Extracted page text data

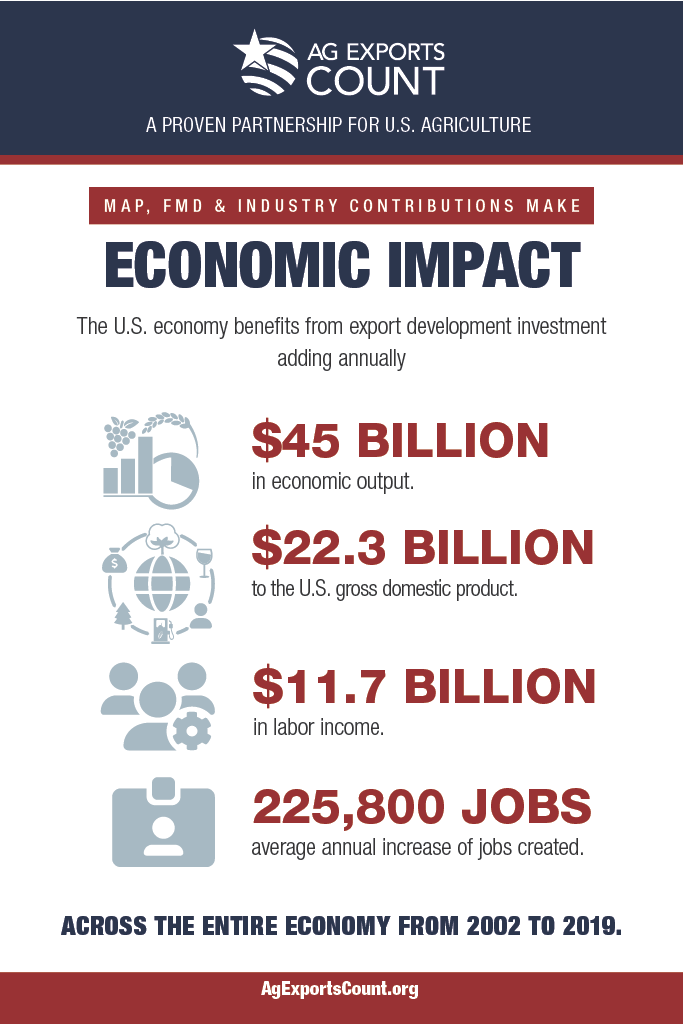 AG EXPORTS COUNT

A PROVEN PARTNERSHIP FOR U.S. AGRICULTURE

MAP, FMD & INDUSTRY CONTRIBUTIONS MAKE

ECONOMIC IMPACT

The U.S. economy benefits from export development investment adding annually

$45 BILLION
in economic output.

$22.3 BILLION
to the U.S. gross domestic product.

$11.7 BILLION
in labor income.

225,800 JOBS
average annual increase of jobs created.

ACROSS THE ENTIRE ECONOMY FROM 2002 TO 2019.

AgExportsCount.org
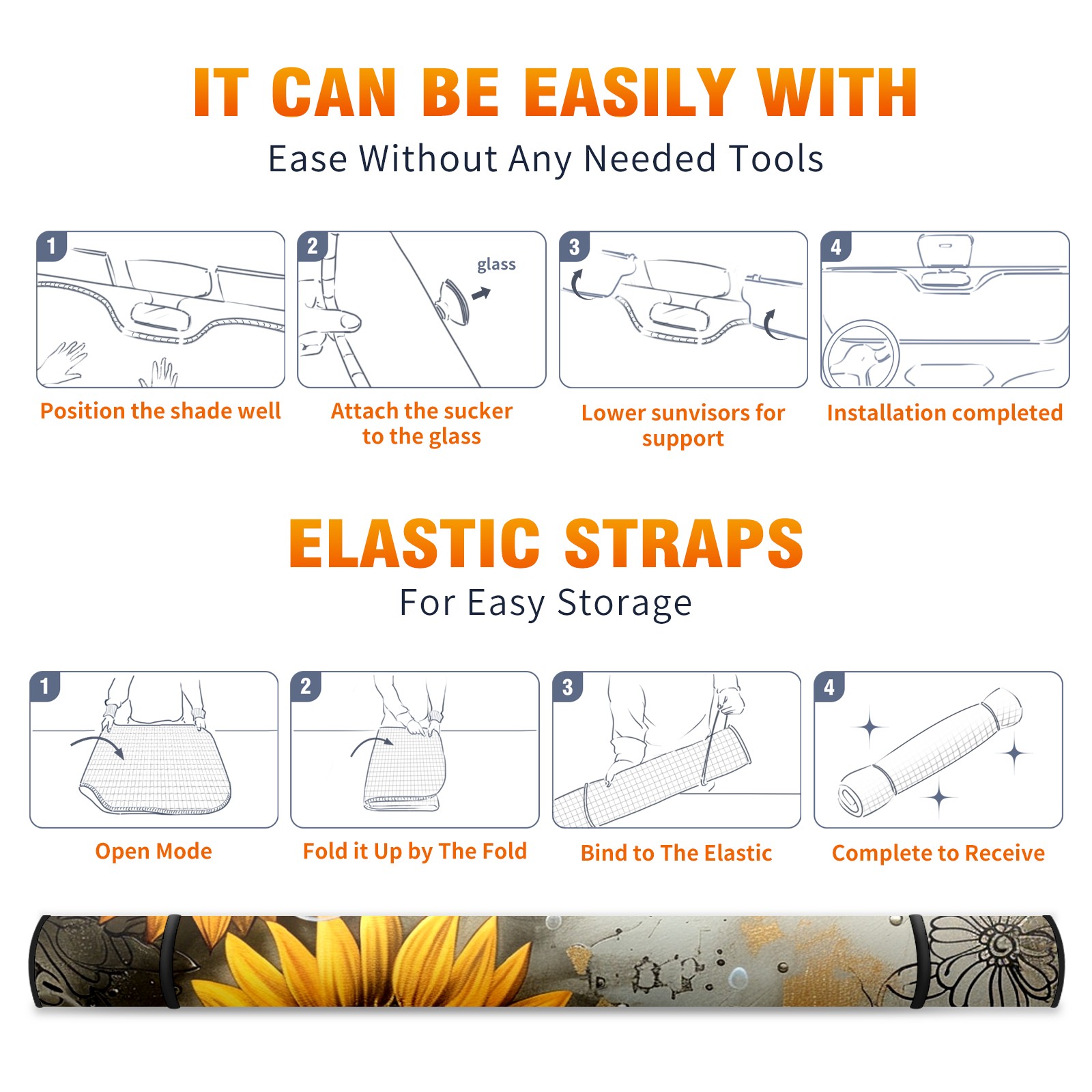 IT CAN BE EASILY WITH

Ease Without Any Needed Tools

1

Position the shade well

2

glass

Attach the sucker to the glass

3

Lower sunvisors for support

4

Installation completed

ELASTIC STRAPS

For Easy Storage

1

Open Mode

2

Fold it Up by The Fold

3

Bind to The Elastic

4

Complete to Receive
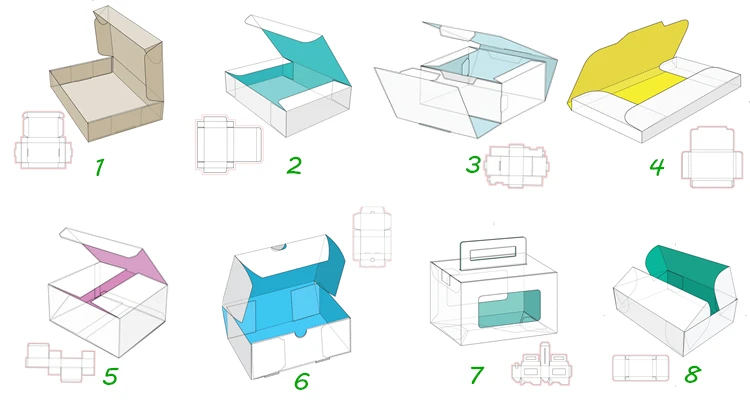 1

2

3

4

5

6

7

8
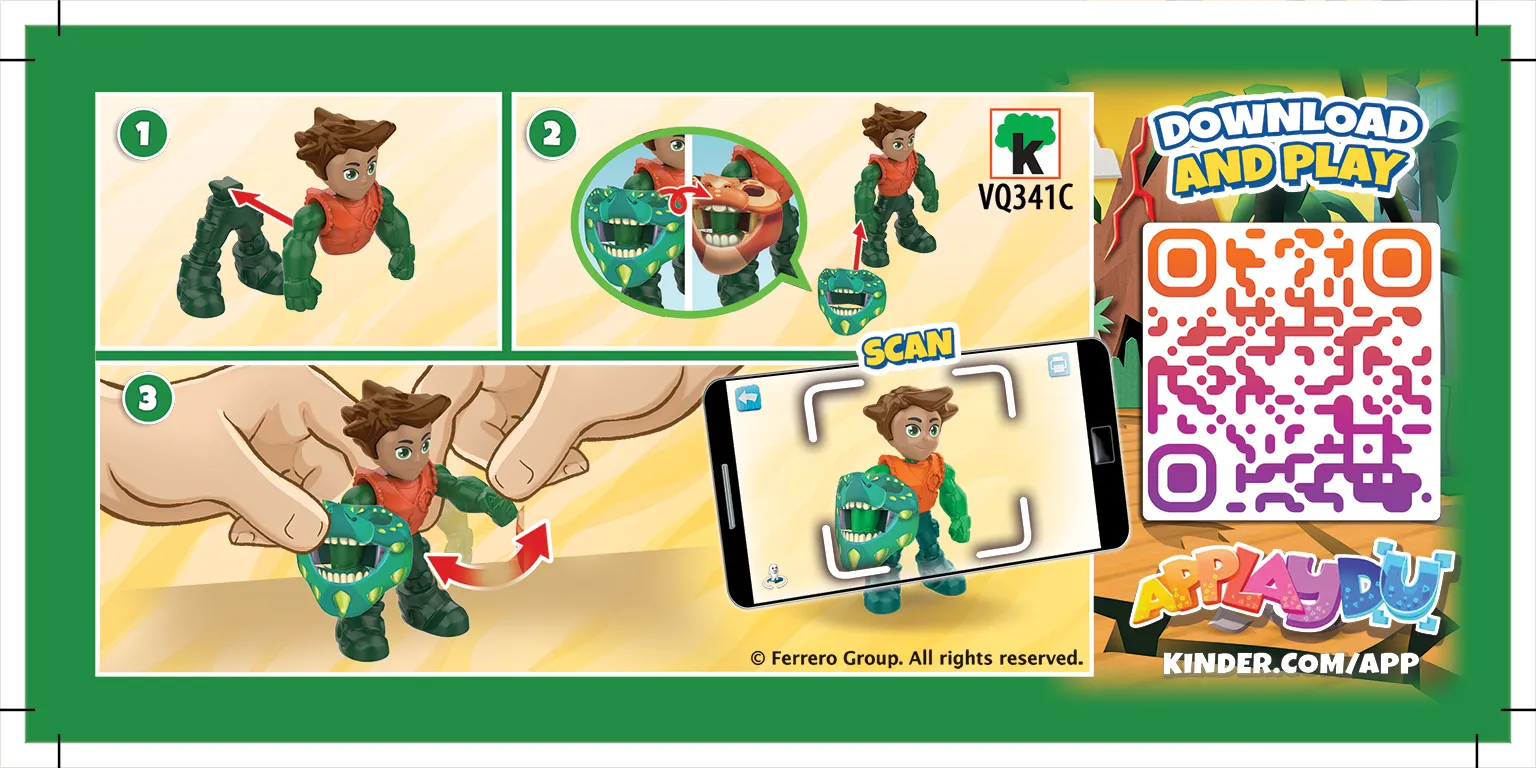 1

2

K
VQ341C

3

SCAN

© Ferrero Group. All rights reserved.

DOWNLOAD AND PLAY

APPLAYDU

KINDER.COM/APP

- Exercise: Look through the entries above; copy each line where the string "glass" appears.

- Result of this task:
glass
Attach the sucker to the glass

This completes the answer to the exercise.